One of them was kind of pash looking; I mean he’d washed his face lately, and if he’d been the last man in the world, well, all right, maybe I could have overlooked the fact he was a bloodhound on two legs. The other one had a face like one of those cobblestones they dug up off Eighth Avenue when they removed the trolley tracks.
“You’re Jerry Wheeler, aren’t you?” the first one told me.
“I’ve known that for twenty-seven years,” I said. “What brought the subject up?”
Cobblestone-face said, “Chick Wheeler’s sister, that right?”
“I’ve got a brother and I call him Chick,” I consented. “Any ordinance against that?”
The younger one said, “Don’t be so hard to handle. You’re going to talk to us and like it.” He sat down in a chair, cushioned his hands behind his dome. He said, “What time’d he leave here this evening?”
Something warned me, “Don’t answer that.” I said, “I really couldn’t say. I’m not a train-despatcher.”
“He was going to Chicago with a dame named Ruby Rose Reading; you knew that, didn’t you?”

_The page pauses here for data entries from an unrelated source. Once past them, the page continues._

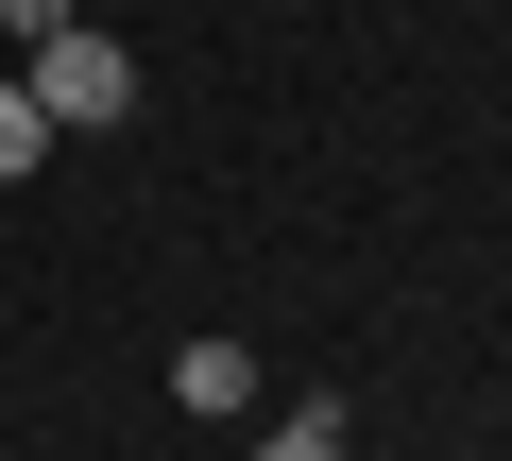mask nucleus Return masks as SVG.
I'll return each mask as SVG.
<instances>
[{
	"mask_svg": "<svg viewBox=\"0 0 512 461\" xmlns=\"http://www.w3.org/2000/svg\"><path fill=\"white\" fill-rule=\"evenodd\" d=\"M171 410L239 427V410H256V359H239V342H188V359H171Z\"/></svg>",
	"mask_w": 512,
	"mask_h": 461,
	"instance_id": "2",
	"label": "nucleus"
},
{
	"mask_svg": "<svg viewBox=\"0 0 512 461\" xmlns=\"http://www.w3.org/2000/svg\"><path fill=\"white\" fill-rule=\"evenodd\" d=\"M18 86H35V120H52V137L137 120V52H120V35H86V18H69V35H35V69H18Z\"/></svg>",
	"mask_w": 512,
	"mask_h": 461,
	"instance_id": "1",
	"label": "nucleus"
},
{
	"mask_svg": "<svg viewBox=\"0 0 512 461\" xmlns=\"http://www.w3.org/2000/svg\"><path fill=\"white\" fill-rule=\"evenodd\" d=\"M256 461H342V410H291V427H256Z\"/></svg>",
	"mask_w": 512,
	"mask_h": 461,
	"instance_id": "4",
	"label": "nucleus"
},
{
	"mask_svg": "<svg viewBox=\"0 0 512 461\" xmlns=\"http://www.w3.org/2000/svg\"><path fill=\"white\" fill-rule=\"evenodd\" d=\"M35 154H52V120H35V86H0V188H18Z\"/></svg>",
	"mask_w": 512,
	"mask_h": 461,
	"instance_id": "3",
	"label": "nucleus"
},
{
	"mask_svg": "<svg viewBox=\"0 0 512 461\" xmlns=\"http://www.w3.org/2000/svg\"><path fill=\"white\" fill-rule=\"evenodd\" d=\"M69 18H86V0H0V35H18V52H35V35H69Z\"/></svg>",
	"mask_w": 512,
	"mask_h": 461,
	"instance_id": "5",
	"label": "nucleus"
}]
</instances>
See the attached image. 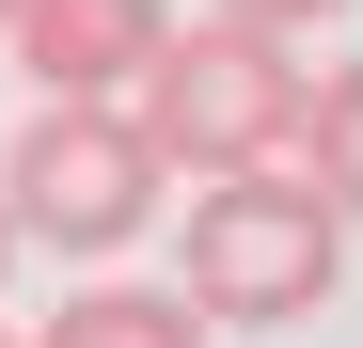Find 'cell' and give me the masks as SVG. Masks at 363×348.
Here are the masks:
<instances>
[{
    "instance_id": "6da1fadb",
    "label": "cell",
    "mask_w": 363,
    "mask_h": 348,
    "mask_svg": "<svg viewBox=\"0 0 363 348\" xmlns=\"http://www.w3.org/2000/svg\"><path fill=\"white\" fill-rule=\"evenodd\" d=\"M332 285H347V222L316 206V174H300V158L190 190V238H174V301H190L206 332H300Z\"/></svg>"
},
{
    "instance_id": "277c9868",
    "label": "cell",
    "mask_w": 363,
    "mask_h": 348,
    "mask_svg": "<svg viewBox=\"0 0 363 348\" xmlns=\"http://www.w3.org/2000/svg\"><path fill=\"white\" fill-rule=\"evenodd\" d=\"M16 64H32V111H127V80L158 64L174 0H16Z\"/></svg>"
},
{
    "instance_id": "9c48e42d",
    "label": "cell",
    "mask_w": 363,
    "mask_h": 348,
    "mask_svg": "<svg viewBox=\"0 0 363 348\" xmlns=\"http://www.w3.org/2000/svg\"><path fill=\"white\" fill-rule=\"evenodd\" d=\"M0 16H16V0H0Z\"/></svg>"
},
{
    "instance_id": "30bf717a",
    "label": "cell",
    "mask_w": 363,
    "mask_h": 348,
    "mask_svg": "<svg viewBox=\"0 0 363 348\" xmlns=\"http://www.w3.org/2000/svg\"><path fill=\"white\" fill-rule=\"evenodd\" d=\"M0 348H16V332H0Z\"/></svg>"
},
{
    "instance_id": "52a82bcc",
    "label": "cell",
    "mask_w": 363,
    "mask_h": 348,
    "mask_svg": "<svg viewBox=\"0 0 363 348\" xmlns=\"http://www.w3.org/2000/svg\"><path fill=\"white\" fill-rule=\"evenodd\" d=\"M206 16H237V32H269V48H300V16H332V0H206Z\"/></svg>"
},
{
    "instance_id": "ba28073f",
    "label": "cell",
    "mask_w": 363,
    "mask_h": 348,
    "mask_svg": "<svg viewBox=\"0 0 363 348\" xmlns=\"http://www.w3.org/2000/svg\"><path fill=\"white\" fill-rule=\"evenodd\" d=\"M0 285H16V222H0Z\"/></svg>"
},
{
    "instance_id": "5b68a950",
    "label": "cell",
    "mask_w": 363,
    "mask_h": 348,
    "mask_svg": "<svg viewBox=\"0 0 363 348\" xmlns=\"http://www.w3.org/2000/svg\"><path fill=\"white\" fill-rule=\"evenodd\" d=\"M16 348H206V317L174 301V285H79L48 332H16Z\"/></svg>"
},
{
    "instance_id": "3957f363",
    "label": "cell",
    "mask_w": 363,
    "mask_h": 348,
    "mask_svg": "<svg viewBox=\"0 0 363 348\" xmlns=\"http://www.w3.org/2000/svg\"><path fill=\"white\" fill-rule=\"evenodd\" d=\"M0 222H16V254H127L158 222V158L127 111H32L16 143H0Z\"/></svg>"
},
{
    "instance_id": "7a4b0ae2",
    "label": "cell",
    "mask_w": 363,
    "mask_h": 348,
    "mask_svg": "<svg viewBox=\"0 0 363 348\" xmlns=\"http://www.w3.org/2000/svg\"><path fill=\"white\" fill-rule=\"evenodd\" d=\"M127 127H143L158 174H206V190L269 174V158H300V48L237 32V16H174L158 64L127 80Z\"/></svg>"
},
{
    "instance_id": "8992f818",
    "label": "cell",
    "mask_w": 363,
    "mask_h": 348,
    "mask_svg": "<svg viewBox=\"0 0 363 348\" xmlns=\"http://www.w3.org/2000/svg\"><path fill=\"white\" fill-rule=\"evenodd\" d=\"M300 174H316L332 222H363V64H332L316 95H300Z\"/></svg>"
}]
</instances>
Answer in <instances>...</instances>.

I thought, “I hit the nail on the head, he did help himself to his firm’s money. Wonder how much he took? Well, I guess I’ll have to go back to work again at one of the hot-spots; maybe I can square it for him, pay back a little each week.” I kept my face steady. I said, “Now, why would he go anywhere with anyone with a name like that? It sounds like it came off a bottle of nail-polish. Come to the point, gentlemen — yes. I mean you two. What’s he supposed to have done?”